Emperor Qianlong's ceremonial garments. [Photo provided to China Daily] |
On view at the exhibition are two pages of writing titled "Five Poems on Eight Sights along the West Lake", which Qianlong wrote in 1784, during his sixth and final visit to Hangzhou.
The value of the two pages, Ma says, resides in the fact that they were drafts, so faithfully reflect the author's thought processes, at least in part.
"Another thing is that rather than leaving his works to open interpretation, the emperor insisted on getting his true thoughts through. What he did was to fill the space between lines with explanatory notes. It's like saying: 'This is what I intend to say. Don't get me wrong.' The emperor was certainly not one to appreciate abstruse beauty."
"The eight sights mentioned here were all from the emperor's palace in Hangzhou, built in 1750, one year before his first visit. And as a man of means, he extended his passion for the beauty around him easily from page to reality, once he had returned to Beijing. Constructions of temples, mini-palaces and bridges took place in Yuquan Mountain in the capital's western suburb, to conjure up a view similar to the one that Qianlong encountered in Hangzhou's Shengyin Temple.
But nothing was more telling than the retirement garden Qianlong built for himself inside his grand royal palace in Beijing - the Forbidden City (now the Palace Museum). The garden, in the northeastern corner of the Forbidden City, was completed in 1776 and features buildings with sophisticated interior design, clearly influenced by the Jiangnan style.
Yet Qianlong never spent a single day in his garden of retreat. Officially handing over the crown to his son, Emperor Jiaqing, in 1795, he stayed in the center of power for four more years, until his death in 1799.

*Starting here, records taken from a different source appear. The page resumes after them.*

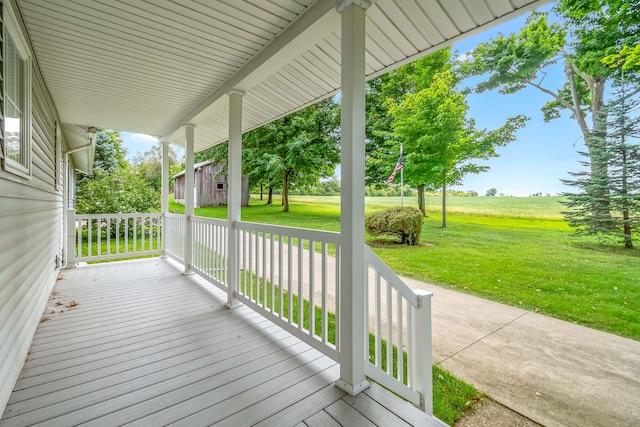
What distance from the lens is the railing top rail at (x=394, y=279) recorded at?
1727 millimetres

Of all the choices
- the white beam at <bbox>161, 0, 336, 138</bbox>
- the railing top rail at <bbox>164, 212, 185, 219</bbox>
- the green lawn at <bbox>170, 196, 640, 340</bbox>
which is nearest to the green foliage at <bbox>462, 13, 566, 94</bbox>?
the green lawn at <bbox>170, 196, 640, 340</bbox>

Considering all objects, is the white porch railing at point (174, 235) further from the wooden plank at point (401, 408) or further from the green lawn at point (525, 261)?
the wooden plank at point (401, 408)

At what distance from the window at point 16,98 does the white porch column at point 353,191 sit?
6.73ft

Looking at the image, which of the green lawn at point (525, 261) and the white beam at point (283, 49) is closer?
the white beam at point (283, 49)

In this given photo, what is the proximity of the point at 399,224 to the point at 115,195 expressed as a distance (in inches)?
364

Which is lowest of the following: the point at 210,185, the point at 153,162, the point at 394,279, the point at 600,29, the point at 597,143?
the point at 394,279

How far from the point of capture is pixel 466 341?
9.42 ft

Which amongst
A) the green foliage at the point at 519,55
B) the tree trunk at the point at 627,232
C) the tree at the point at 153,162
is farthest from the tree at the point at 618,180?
the tree at the point at 153,162

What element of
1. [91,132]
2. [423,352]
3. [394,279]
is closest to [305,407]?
[423,352]

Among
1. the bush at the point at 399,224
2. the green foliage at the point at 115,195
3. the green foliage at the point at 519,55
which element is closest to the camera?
the green foliage at the point at 519,55

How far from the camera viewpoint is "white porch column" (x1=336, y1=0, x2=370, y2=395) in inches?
67.8

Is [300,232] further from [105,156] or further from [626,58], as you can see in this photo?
[105,156]

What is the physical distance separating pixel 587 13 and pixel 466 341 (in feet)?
19.1

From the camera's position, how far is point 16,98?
209cm
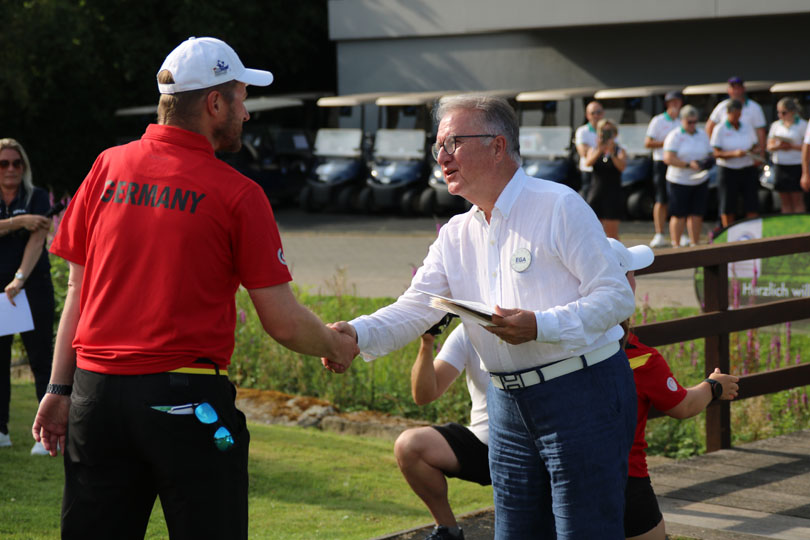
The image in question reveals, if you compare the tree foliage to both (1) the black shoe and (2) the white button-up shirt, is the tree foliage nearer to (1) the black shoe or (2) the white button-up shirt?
(1) the black shoe

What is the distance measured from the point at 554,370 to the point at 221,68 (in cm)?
121

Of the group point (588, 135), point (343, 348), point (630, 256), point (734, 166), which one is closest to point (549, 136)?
point (588, 135)

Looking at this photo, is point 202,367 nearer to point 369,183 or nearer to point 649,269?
point 649,269

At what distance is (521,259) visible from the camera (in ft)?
10.7

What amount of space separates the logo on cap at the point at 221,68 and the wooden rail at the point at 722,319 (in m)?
3.02

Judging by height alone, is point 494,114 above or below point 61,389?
above

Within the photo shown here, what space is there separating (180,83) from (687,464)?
3.81 metres

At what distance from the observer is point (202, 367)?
316 cm

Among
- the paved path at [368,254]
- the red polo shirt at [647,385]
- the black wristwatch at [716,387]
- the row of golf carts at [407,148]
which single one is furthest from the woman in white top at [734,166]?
→ the red polo shirt at [647,385]

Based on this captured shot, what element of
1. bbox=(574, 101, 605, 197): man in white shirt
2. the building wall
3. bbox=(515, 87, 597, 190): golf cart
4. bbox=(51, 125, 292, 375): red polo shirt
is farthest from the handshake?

During Qianlong's last visit to Hangzhou in 1784, near the end of his final trip to Jiangnan, he turned 73. And the emperor, who prided himself on his many military achievements, inspected his Manchu trooped stationed in Hangzhou. (The Qing rulers were of Manchu origin, a horseback minority group from northeastern China.)
"Zhejiang was one of the few places where the Qing court trained their navy," Le says. "But the Manchu soldiers, having been pampered for so long thanks to their special status, had long been disconnected with their horseback tradition."
According to the record, during that inspection, some Manchu soldiers, despite their eagerness to impress the emperor, failed disastrously in archery.